İmaj çağı, sosyal medya ve siyaset pazarlaması: Söz uçar “caps” kalır
* Siyaset yapmak konuşma ve iletişimle birlikte anılmıştır. Topluluklara etkili mesajlar aktarmak ve onların mesajlarını doğru anlamak siyaset yapmanın temel unsurlarındandır.
* Aristo’ya göre politika üzerine konuşmak, politika yapmanın kendisidir. Bu yaklaşım, söylem ve eylemin birliğine dikkat çekerken siyasetin kaçınılmaz biçimde iletişimle olan bağına da işaret eder.
* Liberal pencereden bakanlar için siyasal iletişim, yönetilenlere (ya da seçmene) mesajları en etkili biçimde ulaştırma yöntemidir. Siyasetçinin belagat yeteneği, yöneticiye yönetme gücü veren en önemli özellik olarak görülür.
* Liberal bakış, iletişimin karşılıklılık boyutunu, yani halkın mesajlarını siyasetçilere nasıl ulaştıracakları, mesaj iletme kanallarının ne kadar açık ve işlevsel olduğunu göz ardı etmekle birlikte siyaset ve medya alanının hakim yaklaşımı olagelmiştir.

* Verilen görevler:
1. Lütfen siyasal iletişim metninin "İmaj çağı, sosyal" ile "yapmanın temel unsurlarındandır." arasındaki kısmını, bu ikisi dahil, "sosyal medya" ifadesini "dijital medya" olarak yeniden adlandırarak tekrar yazın.
2. Siyasal iletişim metnine göre Aristo, politika üzerine konuşmayı neyle bir tutar?
3. Siyasal iletişim metnine göre Aristo'nun yaklaşımı siyasetin iletişimle bağına nasıl işaret eder? Bir ile üç cümle arasında açıklayın.
Kayıtlar başka bir kaynaktan alınmıştır.

* Saklanan kayıtlar:

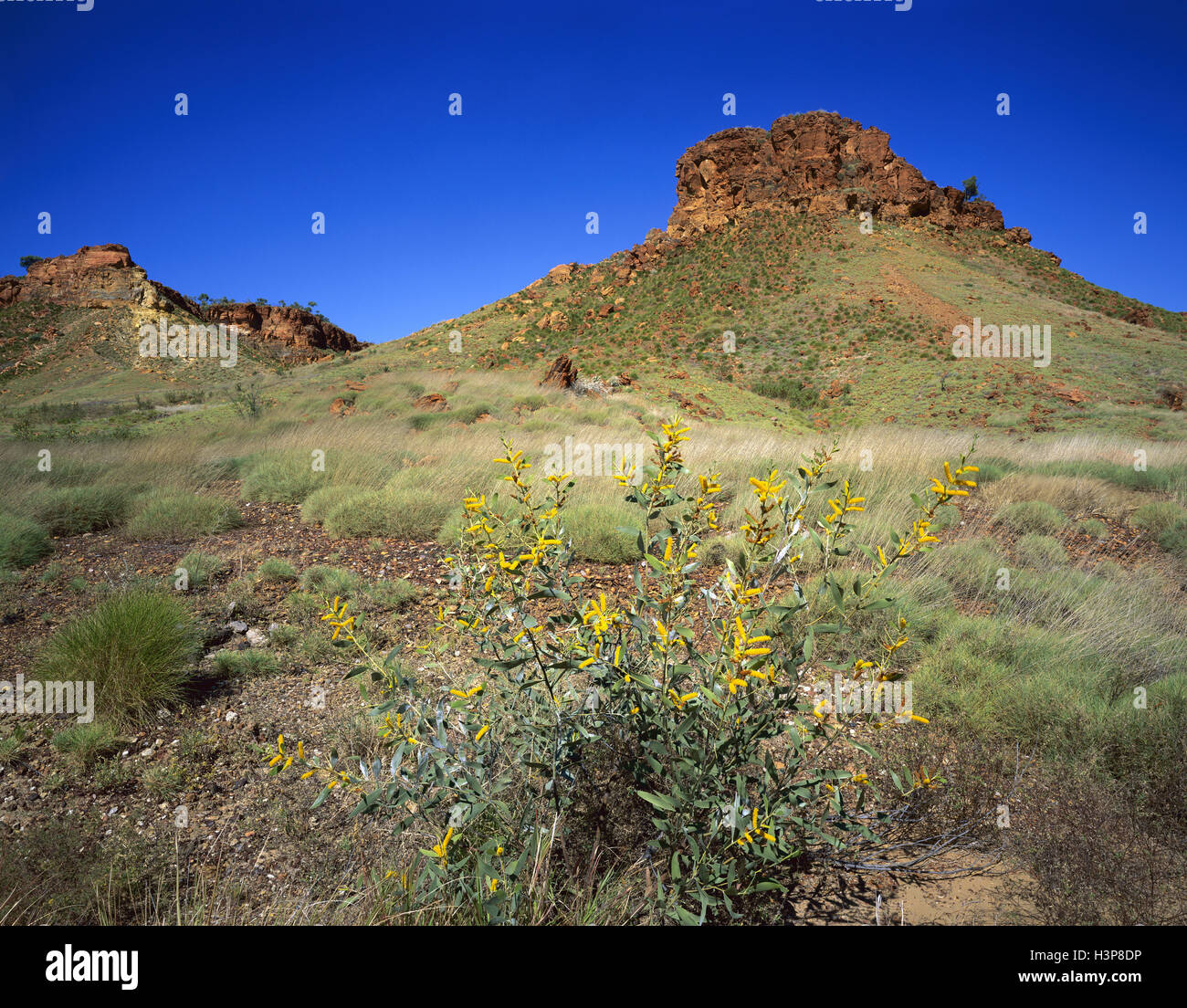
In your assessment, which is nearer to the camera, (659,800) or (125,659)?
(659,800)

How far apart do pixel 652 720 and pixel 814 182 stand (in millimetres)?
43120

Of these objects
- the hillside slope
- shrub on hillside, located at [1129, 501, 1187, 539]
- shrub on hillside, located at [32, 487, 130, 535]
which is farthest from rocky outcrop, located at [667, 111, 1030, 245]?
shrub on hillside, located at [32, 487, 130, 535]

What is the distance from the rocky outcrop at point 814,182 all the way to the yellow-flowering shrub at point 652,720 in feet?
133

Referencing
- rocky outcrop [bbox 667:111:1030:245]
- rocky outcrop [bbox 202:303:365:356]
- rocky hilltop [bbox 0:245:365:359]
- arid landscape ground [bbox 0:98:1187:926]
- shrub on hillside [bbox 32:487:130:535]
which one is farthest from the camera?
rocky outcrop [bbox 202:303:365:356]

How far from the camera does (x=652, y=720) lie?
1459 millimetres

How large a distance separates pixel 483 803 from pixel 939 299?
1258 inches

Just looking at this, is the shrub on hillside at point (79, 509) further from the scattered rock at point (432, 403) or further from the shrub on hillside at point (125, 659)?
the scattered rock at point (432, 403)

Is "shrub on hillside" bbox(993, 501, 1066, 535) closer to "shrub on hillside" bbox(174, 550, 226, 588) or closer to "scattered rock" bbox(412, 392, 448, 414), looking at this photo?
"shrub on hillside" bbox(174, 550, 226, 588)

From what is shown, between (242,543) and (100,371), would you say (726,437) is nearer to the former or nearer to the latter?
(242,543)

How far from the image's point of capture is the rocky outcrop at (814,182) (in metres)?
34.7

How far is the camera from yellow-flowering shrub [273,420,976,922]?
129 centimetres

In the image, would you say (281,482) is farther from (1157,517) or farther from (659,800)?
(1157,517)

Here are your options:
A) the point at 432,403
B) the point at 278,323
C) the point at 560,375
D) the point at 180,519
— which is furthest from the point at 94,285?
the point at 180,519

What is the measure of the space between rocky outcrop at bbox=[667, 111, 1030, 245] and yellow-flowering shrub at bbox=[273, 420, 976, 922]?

* Beklenen cevaplar:
1.
İmaj çağı, dijital medya ve siyaset pazarlaması: Söz uçar “caps” kalır
* Siyaset yapmak konuşma ve iletişimle birlikte anılmıştır. Topluluklara etkili mesajlar aktarmak ve onların mesajlarını doğru anlamak siyaset yapmanın temel unsurlarındandır.

2. Politika yapmanın kendisiyle.

3. Aristo'ya göre politika üzerine konuşmak, politika yapmanın kendisidir. Bu yaklaşım böylece söylem ile eylemin birliğine dikkat çeker ve aynı zamanda siyasetin iletişimle kaçınılmaz bağını gösterir.